A Litoral Limpeza Industrial, por sua vez, explica o promotor de Justiça, apresentou versão diversa da manifestada pela Cetrel, informando que já trabalha para a empresa há 11 anos e que o caminhão chega na Cetrel no início da manhã limpo, efetua o transporte de resíduos durante o dia e sai da empresa contratada limpo. O representante da empresa afirmou também que, no dia 21 de junho de 2006, foram feitas duas viagens para transporte de resíduos; que na própria Cetrel informaram que a balança da empresa estava com defeito (informação que inicialmente foi confirmada pela Cetrel); e que, naquele dia, o procedimento de lavagem realizado na Cetrel não foi efetuado de forma adequada.
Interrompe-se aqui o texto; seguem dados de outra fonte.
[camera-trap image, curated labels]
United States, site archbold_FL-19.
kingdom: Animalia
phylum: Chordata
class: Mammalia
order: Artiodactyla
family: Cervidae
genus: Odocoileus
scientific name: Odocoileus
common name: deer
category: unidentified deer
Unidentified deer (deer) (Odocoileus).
Em resposta ao MP, a Cetrel posteriormente informou que não houve nenhum defeito na balança em 2006, uma vez que ela foi submetida a manutenção preventiva, conforme consta em documentos no bojo no inquérito civil.
Segundo o promotor de Justiça Luciano Pitta, durante toda a instrução do inquérito civil, houve "a estranha coexistência de versões diametralmente opostas ao mesmo e único fato (o descarte clandestino), eis que, de um lado, a empresa Cetrel S/A 'jogava' a culpa na empresa Litoral Limpeza Industrial Ltda, a qual, por sua vez, 'empurrava-a' de volta", o que deixava claro que elas queriam a todo custo eximir-se da responsabilidade ambiental. Considerando também que a responsabilidade do fabricante de agrotóxicos e seus componentes é solidária quanto à destinação final tanto dos restos do seu processo industrial, quanto das embalagens, bem como em relação à inutilização, o Ministério Público evidencia que os resíduos transportados (compostos de pesticidas à base de organofosforados) pela empresa Litoral Limpeza Industrial, contratada pela Cetrel, eram provenientes da empresa Agripec, entidade geradora.
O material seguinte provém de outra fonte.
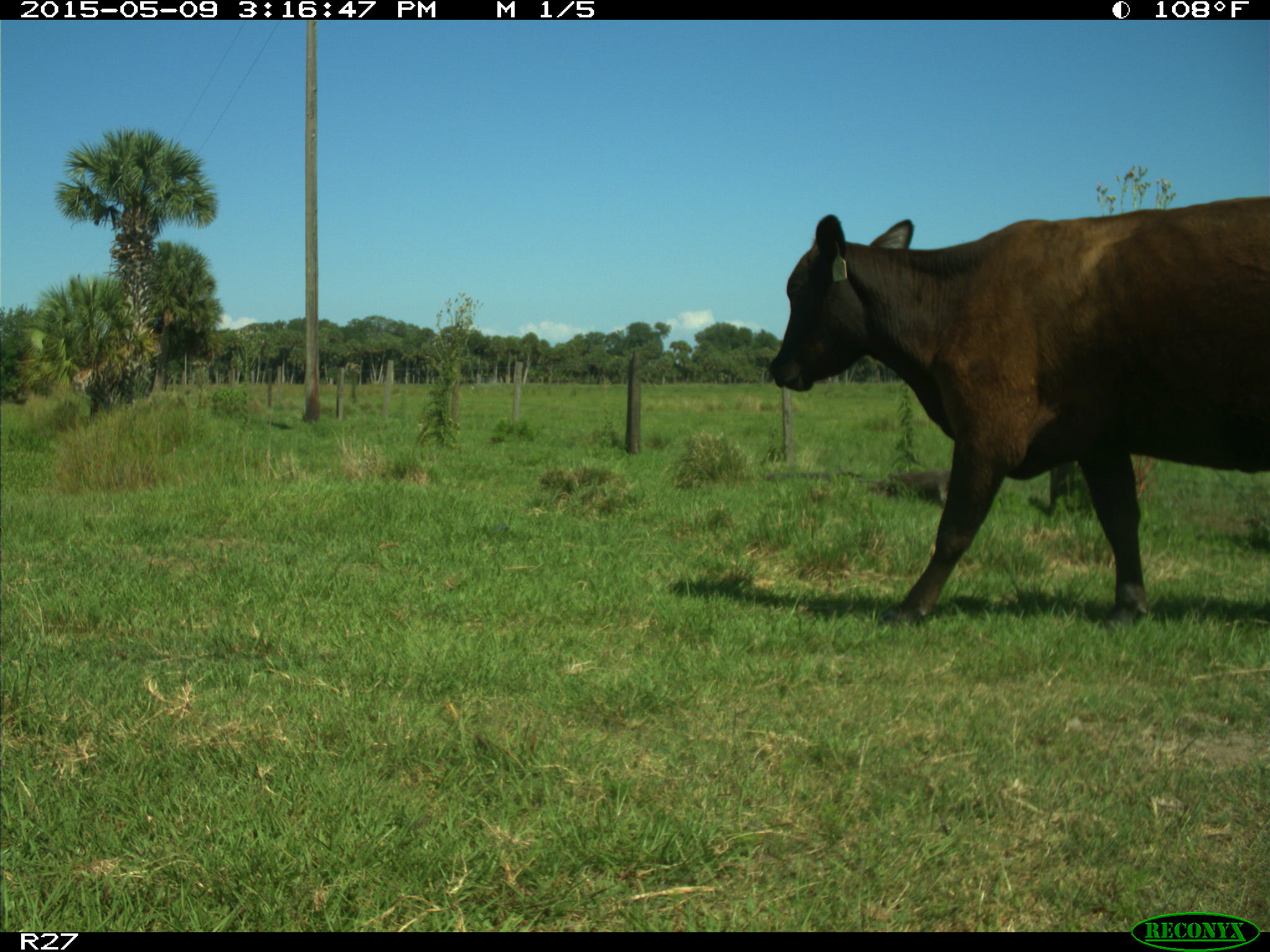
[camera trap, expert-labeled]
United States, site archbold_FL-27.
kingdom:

Diante das constatações, o MP requer que as três empresas sejam condenadas a reparar integralmente e de forma solidária os danos ambientais decorrentes do derramamento de resíduos tóxicos na Via Cascalheira, restituindo as áreas que tenham sofrido degradações e indenizando os respectivos danos, e a adotar as medidas compensatórias a serem definidas pelo órgão técnico do Ministério Público, ou em perícia judicial, em face dos danos considerados irrecuperáveis. Pede ainda que sejam realizadas análises físico-químicas das águas do Rio Capivara Grande e seus afluentes, córregos locais e águas subterrâneas, onde foram descartados os produtos químicos, e que seja feito um levantamento das consequências da deposição das substâncias químicas junto aos cursos d'água atingidos e às populações ribeirinhas, inclusive os danos à saúde ocasionados pelo consumo de água por pessoas, animais e para irrigação.